Suu kyi menambahkan, Burma harus damai dan rekonsiliasi nasional bisa dilakukan. Sehingga mereka yang ingin berinvestasi di Burma pun akan punya kepercayaan.
Suu Kyi sendiri semula dijadwalkan akan berkunjung ke Indonesia setelah mengunjungi Singaputa. Namun, rencana itu ditunda setelah terjadi gelombang protes dan ancaman bom di Kedutaan Besar Burma.

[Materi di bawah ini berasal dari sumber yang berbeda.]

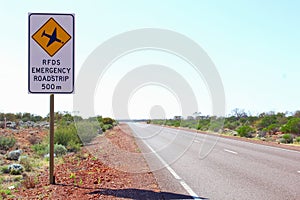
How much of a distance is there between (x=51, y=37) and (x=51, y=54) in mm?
Result: 434

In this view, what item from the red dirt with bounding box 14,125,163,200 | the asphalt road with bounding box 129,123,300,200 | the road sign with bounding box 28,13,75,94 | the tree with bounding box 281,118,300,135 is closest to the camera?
the red dirt with bounding box 14,125,163,200

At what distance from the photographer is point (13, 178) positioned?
12547 millimetres

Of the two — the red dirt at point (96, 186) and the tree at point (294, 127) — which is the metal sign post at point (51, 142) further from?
→ the tree at point (294, 127)

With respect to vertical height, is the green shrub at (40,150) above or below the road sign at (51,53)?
below

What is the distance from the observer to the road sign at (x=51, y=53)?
9719mm

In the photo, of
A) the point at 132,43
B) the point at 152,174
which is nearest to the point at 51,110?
the point at 152,174

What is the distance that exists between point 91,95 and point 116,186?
10440 mm

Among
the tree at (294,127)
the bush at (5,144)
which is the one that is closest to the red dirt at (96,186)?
the bush at (5,144)

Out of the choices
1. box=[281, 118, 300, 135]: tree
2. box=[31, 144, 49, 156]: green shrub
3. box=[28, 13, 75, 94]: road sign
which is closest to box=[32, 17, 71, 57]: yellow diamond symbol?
box=[28, 13, 75, 94]: road sign

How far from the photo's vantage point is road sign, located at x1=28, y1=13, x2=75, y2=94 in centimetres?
972

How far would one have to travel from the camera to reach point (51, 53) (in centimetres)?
986

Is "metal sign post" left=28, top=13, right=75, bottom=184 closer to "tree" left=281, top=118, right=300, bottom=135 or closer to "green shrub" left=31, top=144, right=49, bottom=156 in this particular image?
"green shrub" left=31, top=144, right=49, bottom=156

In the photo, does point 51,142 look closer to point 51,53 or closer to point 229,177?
point 51,53

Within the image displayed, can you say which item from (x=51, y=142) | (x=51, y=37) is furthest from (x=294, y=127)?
(x=51, y=37)
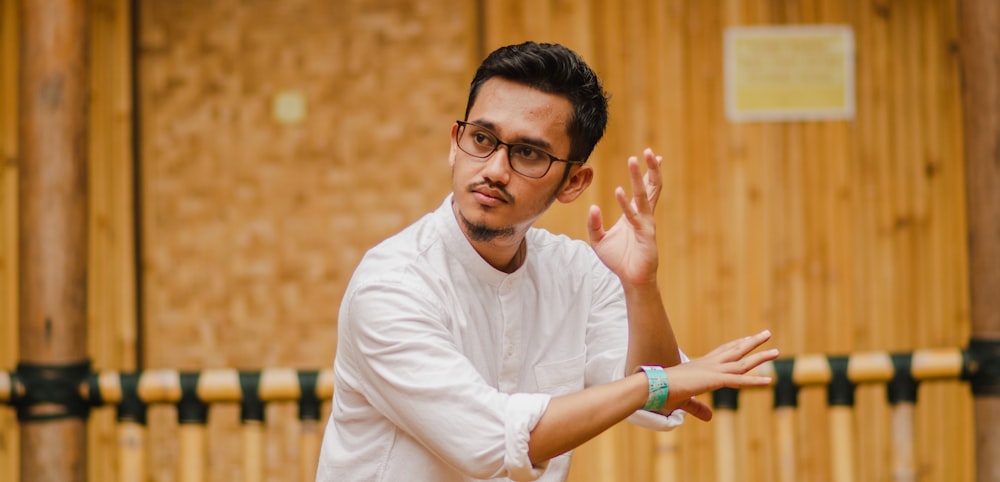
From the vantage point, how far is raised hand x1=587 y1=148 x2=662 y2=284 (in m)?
1.94

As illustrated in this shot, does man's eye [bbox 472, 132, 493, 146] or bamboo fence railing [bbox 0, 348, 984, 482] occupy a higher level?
man's eye [bbox 472, 132, 493, 146]

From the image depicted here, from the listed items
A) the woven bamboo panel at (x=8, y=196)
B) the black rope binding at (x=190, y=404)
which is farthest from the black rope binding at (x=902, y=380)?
the woven bamboo panel at (x=8, y=196)

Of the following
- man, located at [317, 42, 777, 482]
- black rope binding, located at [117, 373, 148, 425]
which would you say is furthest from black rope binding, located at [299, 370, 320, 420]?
man, located at [317, 42, 777, 482]

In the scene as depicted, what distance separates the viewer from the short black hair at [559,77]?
204cm

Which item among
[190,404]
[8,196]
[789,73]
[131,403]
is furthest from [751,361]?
[8,196]

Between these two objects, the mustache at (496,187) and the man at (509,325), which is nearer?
the man at (509,325)

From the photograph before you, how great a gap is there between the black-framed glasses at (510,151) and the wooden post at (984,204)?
1.88 m


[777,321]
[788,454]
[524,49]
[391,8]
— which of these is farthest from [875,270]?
[524,49]

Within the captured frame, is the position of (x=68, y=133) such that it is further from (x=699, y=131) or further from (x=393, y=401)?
(x=699, y=131)

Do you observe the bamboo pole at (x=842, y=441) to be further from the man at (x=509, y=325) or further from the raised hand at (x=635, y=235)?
the raised hand at (x=635, y=235)

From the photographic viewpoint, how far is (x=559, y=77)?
2051 millimetres

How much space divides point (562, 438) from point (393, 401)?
1.03ft

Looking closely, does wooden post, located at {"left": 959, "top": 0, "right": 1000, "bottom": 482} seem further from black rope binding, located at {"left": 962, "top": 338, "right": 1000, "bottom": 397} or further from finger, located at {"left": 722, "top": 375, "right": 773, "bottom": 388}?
finger, located at {"left": 722, "top": 375, "right": 773, "bottom": 388}

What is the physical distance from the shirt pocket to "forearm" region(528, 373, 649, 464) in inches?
12.9
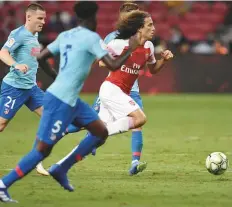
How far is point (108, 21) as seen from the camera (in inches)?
1145

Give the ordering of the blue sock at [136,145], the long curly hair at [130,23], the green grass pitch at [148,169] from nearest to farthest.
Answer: the green grass pitch at [148,169], the long curly hair at [130,23], the blue sock at [136,145]

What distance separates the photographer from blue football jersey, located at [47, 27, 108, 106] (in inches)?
321

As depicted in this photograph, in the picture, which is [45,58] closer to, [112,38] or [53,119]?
[53,119]

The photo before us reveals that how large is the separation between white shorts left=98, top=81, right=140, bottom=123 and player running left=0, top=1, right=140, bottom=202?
167 cm

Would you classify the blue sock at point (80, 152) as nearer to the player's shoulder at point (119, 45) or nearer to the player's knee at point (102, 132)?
the player's knee at point (102, 132)

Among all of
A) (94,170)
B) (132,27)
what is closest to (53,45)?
(132,27)

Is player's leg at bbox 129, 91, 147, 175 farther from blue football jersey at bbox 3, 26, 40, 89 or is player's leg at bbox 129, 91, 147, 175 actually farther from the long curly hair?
the long curly hair

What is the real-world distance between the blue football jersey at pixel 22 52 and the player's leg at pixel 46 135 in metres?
2.38

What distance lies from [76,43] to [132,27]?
4.66 feet

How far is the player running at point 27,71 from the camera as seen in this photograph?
10508 millimetres

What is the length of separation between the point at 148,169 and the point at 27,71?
2093 millimetres

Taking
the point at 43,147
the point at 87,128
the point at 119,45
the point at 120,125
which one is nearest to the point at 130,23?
the point at 119,45

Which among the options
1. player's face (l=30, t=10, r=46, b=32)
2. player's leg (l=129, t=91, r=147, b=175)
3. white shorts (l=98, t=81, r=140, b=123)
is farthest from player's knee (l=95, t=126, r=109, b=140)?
player's face (l=30, t=10, r=46, b=32)

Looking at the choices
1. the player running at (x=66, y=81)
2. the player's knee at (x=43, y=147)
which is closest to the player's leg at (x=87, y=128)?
the player running at (x=66, y=81)
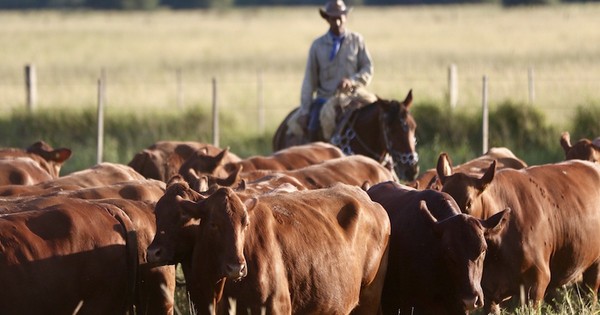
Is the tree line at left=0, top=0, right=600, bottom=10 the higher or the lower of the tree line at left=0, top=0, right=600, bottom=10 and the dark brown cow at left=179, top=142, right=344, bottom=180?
the higher

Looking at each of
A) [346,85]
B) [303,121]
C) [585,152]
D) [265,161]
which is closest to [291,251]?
[585,152]

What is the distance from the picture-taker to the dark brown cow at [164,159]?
12.3m

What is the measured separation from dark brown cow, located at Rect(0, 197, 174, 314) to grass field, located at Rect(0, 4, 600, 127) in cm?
1239

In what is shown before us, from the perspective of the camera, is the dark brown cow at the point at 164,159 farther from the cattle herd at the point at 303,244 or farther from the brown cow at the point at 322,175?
the cattle herd at the point at 303,244

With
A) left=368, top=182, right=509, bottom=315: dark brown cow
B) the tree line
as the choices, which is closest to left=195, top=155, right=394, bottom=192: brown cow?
left=368, top=182, right=509, bottom=315: dark brown cow

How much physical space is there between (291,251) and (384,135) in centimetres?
615

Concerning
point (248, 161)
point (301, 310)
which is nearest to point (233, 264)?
point (301, 310)

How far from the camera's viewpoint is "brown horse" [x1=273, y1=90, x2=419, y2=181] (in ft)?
42.5

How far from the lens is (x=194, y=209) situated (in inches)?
265

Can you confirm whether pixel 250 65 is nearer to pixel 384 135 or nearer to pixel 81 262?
pixel 384 135

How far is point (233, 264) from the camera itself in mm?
6492

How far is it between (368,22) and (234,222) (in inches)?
2226

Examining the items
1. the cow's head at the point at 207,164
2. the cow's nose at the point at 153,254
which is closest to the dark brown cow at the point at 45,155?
the cow's head at the point at 207,164

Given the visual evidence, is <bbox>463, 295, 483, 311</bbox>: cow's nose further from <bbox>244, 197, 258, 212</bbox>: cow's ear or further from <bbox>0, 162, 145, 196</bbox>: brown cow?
<bbox>0, 162, 145, 196</bbox>: brown cow
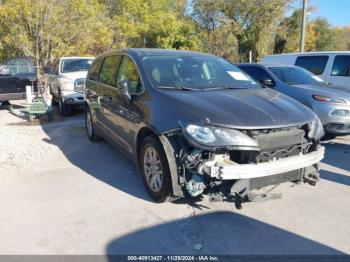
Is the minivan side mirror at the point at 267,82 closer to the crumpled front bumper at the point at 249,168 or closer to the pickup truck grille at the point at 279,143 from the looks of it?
the pickup truck grille at the point at 279,143

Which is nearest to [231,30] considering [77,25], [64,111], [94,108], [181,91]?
[77,25]

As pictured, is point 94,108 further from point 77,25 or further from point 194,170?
point 77,25

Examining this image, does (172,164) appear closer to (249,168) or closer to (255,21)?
(249,168)

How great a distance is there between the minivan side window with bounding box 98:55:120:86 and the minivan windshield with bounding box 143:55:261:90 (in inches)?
33.7

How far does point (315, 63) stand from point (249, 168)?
25.1 feet

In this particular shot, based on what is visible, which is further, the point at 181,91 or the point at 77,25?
the point at 77,25

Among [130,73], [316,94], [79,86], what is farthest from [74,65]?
[316,94]

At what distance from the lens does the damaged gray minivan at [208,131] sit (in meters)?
3.35

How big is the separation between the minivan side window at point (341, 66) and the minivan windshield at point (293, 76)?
6.62 feet

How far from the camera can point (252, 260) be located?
9.77 ft

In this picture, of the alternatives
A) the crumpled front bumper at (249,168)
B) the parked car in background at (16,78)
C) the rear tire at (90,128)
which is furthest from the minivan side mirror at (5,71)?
the crumpled front bumper at (249,168)

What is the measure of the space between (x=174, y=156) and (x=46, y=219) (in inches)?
62.0

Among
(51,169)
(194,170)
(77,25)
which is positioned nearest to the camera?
(194,170)

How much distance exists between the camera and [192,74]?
4.64 meters
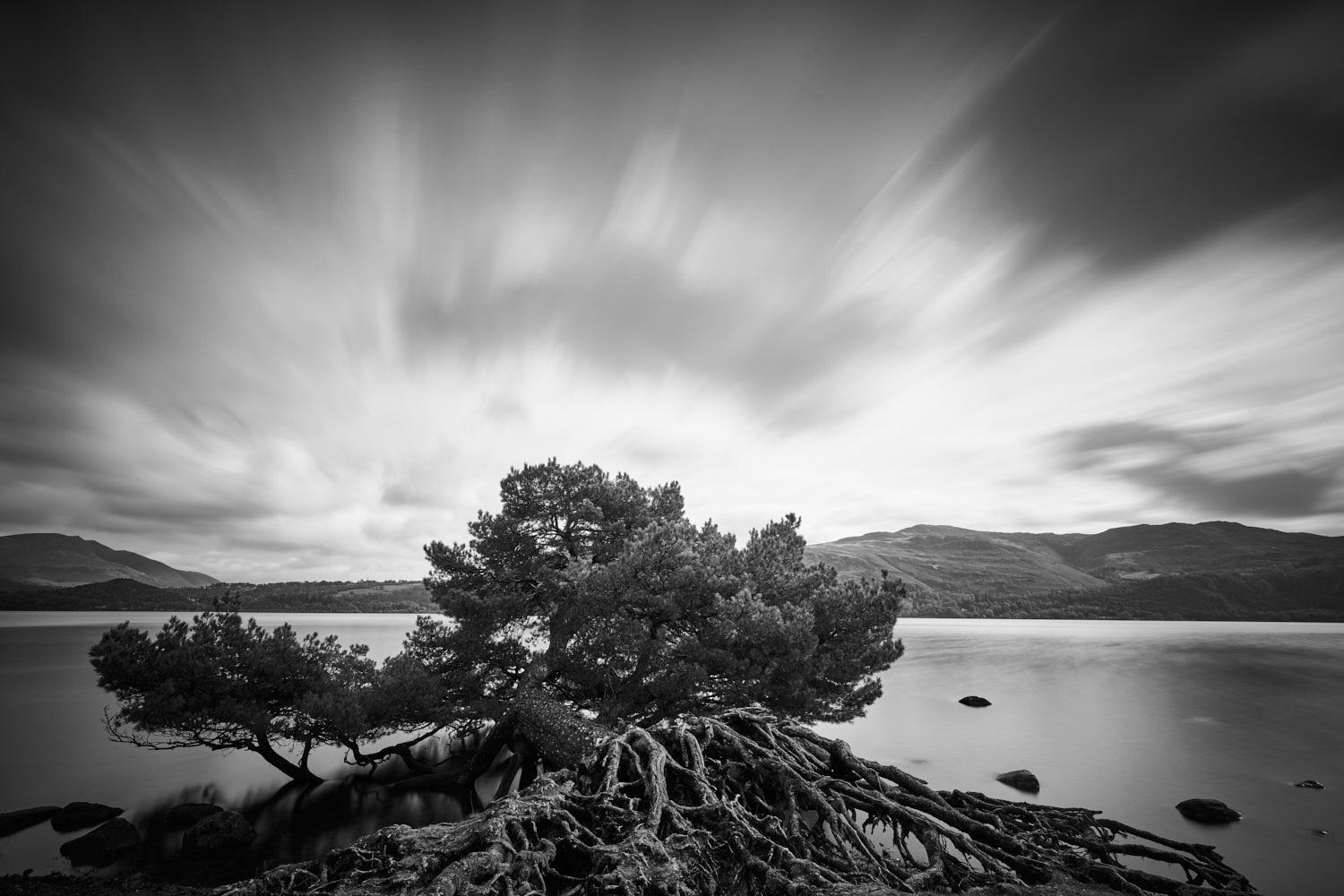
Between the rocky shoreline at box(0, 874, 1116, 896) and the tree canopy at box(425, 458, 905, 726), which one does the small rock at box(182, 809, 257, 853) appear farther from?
the tree canopy at box(425, 458, 905, 726)

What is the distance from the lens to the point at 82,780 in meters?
21.6

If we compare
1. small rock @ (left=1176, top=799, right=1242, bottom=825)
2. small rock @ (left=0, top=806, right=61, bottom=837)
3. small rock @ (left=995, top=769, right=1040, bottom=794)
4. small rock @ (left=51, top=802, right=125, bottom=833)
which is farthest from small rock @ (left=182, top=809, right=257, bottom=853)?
small rock @ (left=1176, top=799, right=1242, bottom=825)

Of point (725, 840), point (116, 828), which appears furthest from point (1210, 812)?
point (116, 828)

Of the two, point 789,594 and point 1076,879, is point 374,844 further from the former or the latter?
point 789,594

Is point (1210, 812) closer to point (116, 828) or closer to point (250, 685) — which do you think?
point (250, 685)

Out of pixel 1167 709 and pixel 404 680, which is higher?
pixel 404 680

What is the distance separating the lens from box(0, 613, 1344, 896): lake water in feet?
53.6

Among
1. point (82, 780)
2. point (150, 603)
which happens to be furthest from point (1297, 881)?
point (150, 603)

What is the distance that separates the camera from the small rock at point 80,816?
15.8m

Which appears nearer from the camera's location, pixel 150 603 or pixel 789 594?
pixel 789 594

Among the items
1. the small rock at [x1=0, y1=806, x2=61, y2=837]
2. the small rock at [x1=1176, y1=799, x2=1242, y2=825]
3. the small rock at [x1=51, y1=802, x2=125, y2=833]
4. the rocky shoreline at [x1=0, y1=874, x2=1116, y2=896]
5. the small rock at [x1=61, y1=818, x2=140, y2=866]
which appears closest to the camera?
the rocky shoreline at [x1=0, y1=874, x2=1116, y2=896]

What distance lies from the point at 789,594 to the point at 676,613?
470 centimetres

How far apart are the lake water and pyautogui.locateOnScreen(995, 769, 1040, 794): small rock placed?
1.06ft

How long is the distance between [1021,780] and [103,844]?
29.7 m
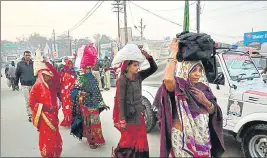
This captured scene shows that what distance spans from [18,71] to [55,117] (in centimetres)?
349

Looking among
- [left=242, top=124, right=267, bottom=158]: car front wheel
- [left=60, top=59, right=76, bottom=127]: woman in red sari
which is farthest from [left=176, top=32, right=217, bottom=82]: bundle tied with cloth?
[left=60, top=59, right=76, bottom=127]: woman in red sari

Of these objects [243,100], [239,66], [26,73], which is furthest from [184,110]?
[26,73]

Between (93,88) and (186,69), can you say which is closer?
(186,69)

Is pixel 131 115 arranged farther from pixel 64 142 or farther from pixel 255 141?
pixel 64 142

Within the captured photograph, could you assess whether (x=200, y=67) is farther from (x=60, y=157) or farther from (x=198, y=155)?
(x=60, y=157)

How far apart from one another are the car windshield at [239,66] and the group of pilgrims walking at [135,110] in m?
1.51

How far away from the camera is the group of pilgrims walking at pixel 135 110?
183 centimetres

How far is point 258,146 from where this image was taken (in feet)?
11.2

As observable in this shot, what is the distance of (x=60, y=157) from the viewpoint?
387cm

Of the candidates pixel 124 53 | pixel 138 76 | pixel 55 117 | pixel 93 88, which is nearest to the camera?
pixel 124 53

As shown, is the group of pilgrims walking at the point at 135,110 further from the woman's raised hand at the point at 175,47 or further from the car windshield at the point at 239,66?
the car windshield at the point at 239,66

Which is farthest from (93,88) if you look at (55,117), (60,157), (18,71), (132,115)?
(18,71)

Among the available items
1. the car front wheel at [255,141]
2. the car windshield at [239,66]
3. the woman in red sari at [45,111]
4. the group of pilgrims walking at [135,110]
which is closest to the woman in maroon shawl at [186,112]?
the group of pilgrims walking at [135,110]

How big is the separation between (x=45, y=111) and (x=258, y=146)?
9.78 ft
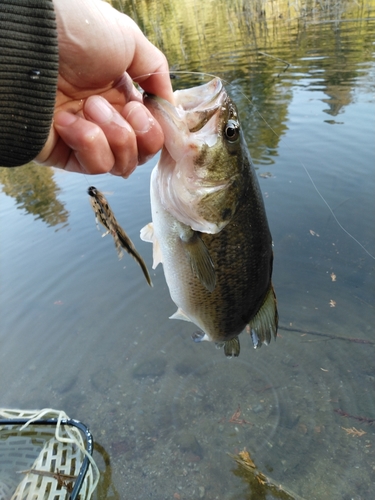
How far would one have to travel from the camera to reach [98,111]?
5.32ft

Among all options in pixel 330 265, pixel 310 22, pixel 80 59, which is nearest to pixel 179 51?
pixel 310 22

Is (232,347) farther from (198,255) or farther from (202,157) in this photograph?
(202,157)

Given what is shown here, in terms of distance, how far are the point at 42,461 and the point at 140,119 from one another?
2651 mm

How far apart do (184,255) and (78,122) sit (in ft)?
2.53

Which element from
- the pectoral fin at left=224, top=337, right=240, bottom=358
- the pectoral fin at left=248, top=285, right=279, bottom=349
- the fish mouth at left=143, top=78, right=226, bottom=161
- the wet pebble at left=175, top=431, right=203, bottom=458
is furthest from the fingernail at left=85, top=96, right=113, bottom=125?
the wet pebble at left=175, top=431, right=203, bottom=458

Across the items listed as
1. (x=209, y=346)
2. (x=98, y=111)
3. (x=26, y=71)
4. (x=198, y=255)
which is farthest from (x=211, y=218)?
(x=209, y=346)

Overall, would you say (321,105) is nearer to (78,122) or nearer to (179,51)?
(78,122)

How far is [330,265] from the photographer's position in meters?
4.83

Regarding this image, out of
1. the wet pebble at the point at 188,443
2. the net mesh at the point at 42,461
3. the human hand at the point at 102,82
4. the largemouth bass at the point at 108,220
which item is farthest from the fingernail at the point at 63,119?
the wet pebble at the point at 188,443

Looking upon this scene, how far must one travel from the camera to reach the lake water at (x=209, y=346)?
126 inches

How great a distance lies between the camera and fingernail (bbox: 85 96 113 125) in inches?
63.7

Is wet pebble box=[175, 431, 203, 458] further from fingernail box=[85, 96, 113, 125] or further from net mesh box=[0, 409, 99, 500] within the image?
fingernail box=[85, 96, 113, 125]

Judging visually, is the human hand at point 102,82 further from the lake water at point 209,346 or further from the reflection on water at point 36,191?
the reflection on water at point 36,191

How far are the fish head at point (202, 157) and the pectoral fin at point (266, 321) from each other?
62 centimetres
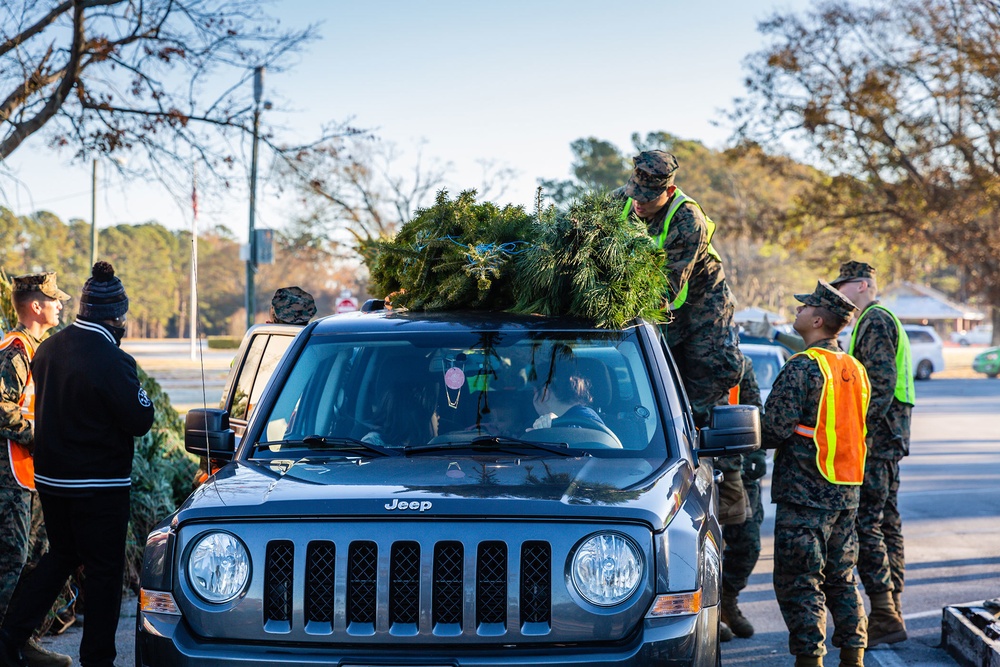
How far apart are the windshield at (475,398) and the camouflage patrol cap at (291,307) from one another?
331cm

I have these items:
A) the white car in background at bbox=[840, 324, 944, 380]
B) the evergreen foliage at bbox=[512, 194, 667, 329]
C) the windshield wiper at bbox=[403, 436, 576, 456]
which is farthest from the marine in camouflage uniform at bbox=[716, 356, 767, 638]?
the white car in background at bbox=[840, 324, 944, 380]

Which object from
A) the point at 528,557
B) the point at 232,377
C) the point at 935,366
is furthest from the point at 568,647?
the point at 935,366

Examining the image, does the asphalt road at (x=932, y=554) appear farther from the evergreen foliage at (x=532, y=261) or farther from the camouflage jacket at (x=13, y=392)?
the evergreen foliage at (x=532, y=261)

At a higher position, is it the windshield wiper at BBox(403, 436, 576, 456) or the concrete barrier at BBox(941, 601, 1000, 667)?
the windshield wiper at BBox(403, 436, 576, 456)

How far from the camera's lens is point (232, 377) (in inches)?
283

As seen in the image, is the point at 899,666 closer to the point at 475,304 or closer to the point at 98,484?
the point at 475,304

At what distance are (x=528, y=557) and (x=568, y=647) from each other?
0.30 meters

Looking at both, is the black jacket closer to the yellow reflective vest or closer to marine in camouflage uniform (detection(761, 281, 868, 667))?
the yellow reflective vest

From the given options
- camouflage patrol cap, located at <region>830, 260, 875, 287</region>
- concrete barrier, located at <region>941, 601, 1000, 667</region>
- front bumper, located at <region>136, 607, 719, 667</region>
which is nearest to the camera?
front bumper, located at <region>136, 607, 719, 667</region>

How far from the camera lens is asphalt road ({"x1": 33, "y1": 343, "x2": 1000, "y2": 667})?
6234 millimetres

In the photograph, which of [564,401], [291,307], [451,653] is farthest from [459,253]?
[291,307]

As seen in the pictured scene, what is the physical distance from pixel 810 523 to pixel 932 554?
13.3 ft

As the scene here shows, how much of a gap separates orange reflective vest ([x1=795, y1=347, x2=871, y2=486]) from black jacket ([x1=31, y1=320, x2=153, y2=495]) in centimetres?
337

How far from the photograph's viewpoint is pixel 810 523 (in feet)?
18.1
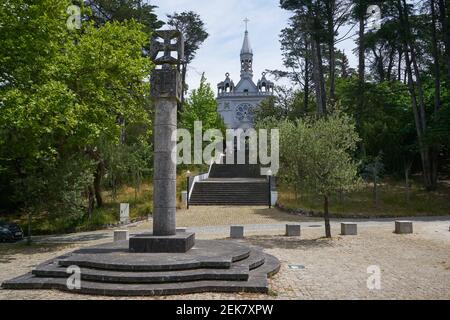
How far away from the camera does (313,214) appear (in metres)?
23.2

Baru-baru ini, militer Burma dikabarkan melakukan pelecehan seksual, tindak kekerasan, dan pembunuhan atas komunitas Rohingya yang memicu kemarahan umat Islam di Asia. Kabarnya, Perdana Menteri Malaysia Najib Razak bahkan akan ikut serta dalam unjuk rasa atas kekerasan yang ditujukan kepada Muslim Rohingya pekan ini. Sekitar 30 ribu orang mengungsi dari Rakhine dan citra satelit Human Right Watch mendapati ratusan bangunan di desa-desa Rohingya terbakar.
Pemerintah Burma menolak tudingan penyalahgunaan wewenang atas kejadian itu. Pejabat Pemerintah Burma hanya mengatakan, tentara sedang memburu teroris yang melakukan penyerangan terhadap polisi pada Oktober lalu.
Meski tinggal di Burma selama sekian generasi, Muslim Rohingya tak mendapatkan hak kewargannegaraan. Mereka bahkan disebut sebagai komunitas paling tertindah di dunia.
Sejak kekerasan atas komunitas Rohingya pecah pada 2012 lalu, telah lebih dari 120 ribu orang Rohingya dipaksa keluar dari Burma. Mereka tidak bisa mengakses fasilitas kesehatan dan pendidikan. Aneka pergerakan merekapun serba dibatasi.
Suu Kyi memimpin partainya memenangkan pemilihan umum pada tahun lalu. Suu Kyi juga sempat memperoleh Nobel dari mantan Sekjen PBB Kofi Annan.